For all of that is no longer critical to be fast. Thank you for pounding on me 
with that. :-)

> >> Briefly, you use the defaults for MINPOLL and MAXPOLL.  You may use the
> >> "iburst" keyword in a server statement for fast startup.  You may use
> >> the "burst" keyword ONLY with the permission of the the server's owner.
> >> 99.99% of NTP installations will work very well using these rules".  If
> >> yours does not, ask here for help!
> >
> >Now speaking about our system, not the middleware, with connections as
> >follows:
> >
> >External NTPs <-> 2 entry hosts <-> 8 other hosts.
> >
> >And iburst and minpoll=maxpoll=5 to improve the results.
> On which? That should NOT be on the external NTPs unless you own them. That
> will not necessarily improve results-- depends on whether you want short
> term accuracy or long term (eg what happens if the connection with the
> outside world goes down for 3 days. Do you want to make sure your systems
> will keep good time during those three days? Are you willing to buy 25usec
> rather thahn 50usec short term accuracy for 10 sec drift over that 3 days?
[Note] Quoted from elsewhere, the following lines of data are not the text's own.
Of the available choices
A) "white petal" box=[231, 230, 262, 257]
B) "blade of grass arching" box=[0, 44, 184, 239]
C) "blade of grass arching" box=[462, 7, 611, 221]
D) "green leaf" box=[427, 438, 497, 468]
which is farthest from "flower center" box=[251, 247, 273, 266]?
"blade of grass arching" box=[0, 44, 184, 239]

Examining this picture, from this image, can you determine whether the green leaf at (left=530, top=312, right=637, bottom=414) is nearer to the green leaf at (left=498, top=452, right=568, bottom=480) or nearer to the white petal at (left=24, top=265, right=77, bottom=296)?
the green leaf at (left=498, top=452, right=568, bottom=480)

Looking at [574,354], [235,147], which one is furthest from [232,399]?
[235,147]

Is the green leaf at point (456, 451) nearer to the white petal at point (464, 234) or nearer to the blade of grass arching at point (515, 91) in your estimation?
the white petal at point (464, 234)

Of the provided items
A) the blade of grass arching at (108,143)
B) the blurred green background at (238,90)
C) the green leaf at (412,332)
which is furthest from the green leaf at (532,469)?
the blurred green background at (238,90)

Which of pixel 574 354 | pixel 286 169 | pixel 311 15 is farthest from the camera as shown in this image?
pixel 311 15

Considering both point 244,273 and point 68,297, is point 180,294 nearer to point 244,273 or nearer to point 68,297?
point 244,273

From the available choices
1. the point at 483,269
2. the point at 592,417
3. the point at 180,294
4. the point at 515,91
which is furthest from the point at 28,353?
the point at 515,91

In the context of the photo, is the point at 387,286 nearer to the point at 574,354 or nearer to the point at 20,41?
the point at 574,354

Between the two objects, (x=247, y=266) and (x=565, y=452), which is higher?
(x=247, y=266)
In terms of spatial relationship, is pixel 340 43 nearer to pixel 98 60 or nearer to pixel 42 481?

If the NTP connections fail, we can accept a slow drift very well. But see my 
last response to Richard B. Gilbert about why this is needed. We want the 8 
other hosts to synchronize fast. 

When they "iburst" none of the entry hosts may already have completed its own 
startup, so they need to poll quickly even after the "iburst" or else 
sychronization after reboot will take too long.

> >Currently we observe that both entry hosts can both become restricted due
> > to large offsets on other hosts, so they become restricted and that will
> > make the software refuse to go on. Ideally that would not happen.
> >
> >
> >I will try to formulate questions:
> >
> >When the other hosts synchronize to the entry hosts of our system, don't
> > the other hosts ntpd know when and how much these entry hosts changed
> > their time due to input?
> Yes, and no. On one level no-- they trust their sources. However part of
> the information they get is the dispersion. That gives some info about how
> well those servers are tracking the outside world.

But that would be more of "no". All the increased dispersion on "entry hosts" 
due to required time shifting is going to give us is a slow down in the 
synchronization of the "other hosts".

> >Is the use of ntpdate before starting ntpd recommended and/or does the
> > iburst option replace it?
> Not recommended.

I sort of think that we can build something for the "other" hosts that makes 
them wait for the "entry" hosts to be synchronized. See that response to 
Richard B. Gilbert again. 

We could alternatively want to change ntpd in a way that the iburst lasts 
until a sufficient synchronization was achieved. But it appears to be more 
simply to delay the iburst by delaying the ntpd start until sufficient 
conditions are met.

For the startup of our system that could be a solution that removes the need 
for permanently low poll intervalls, although they are only needed initially.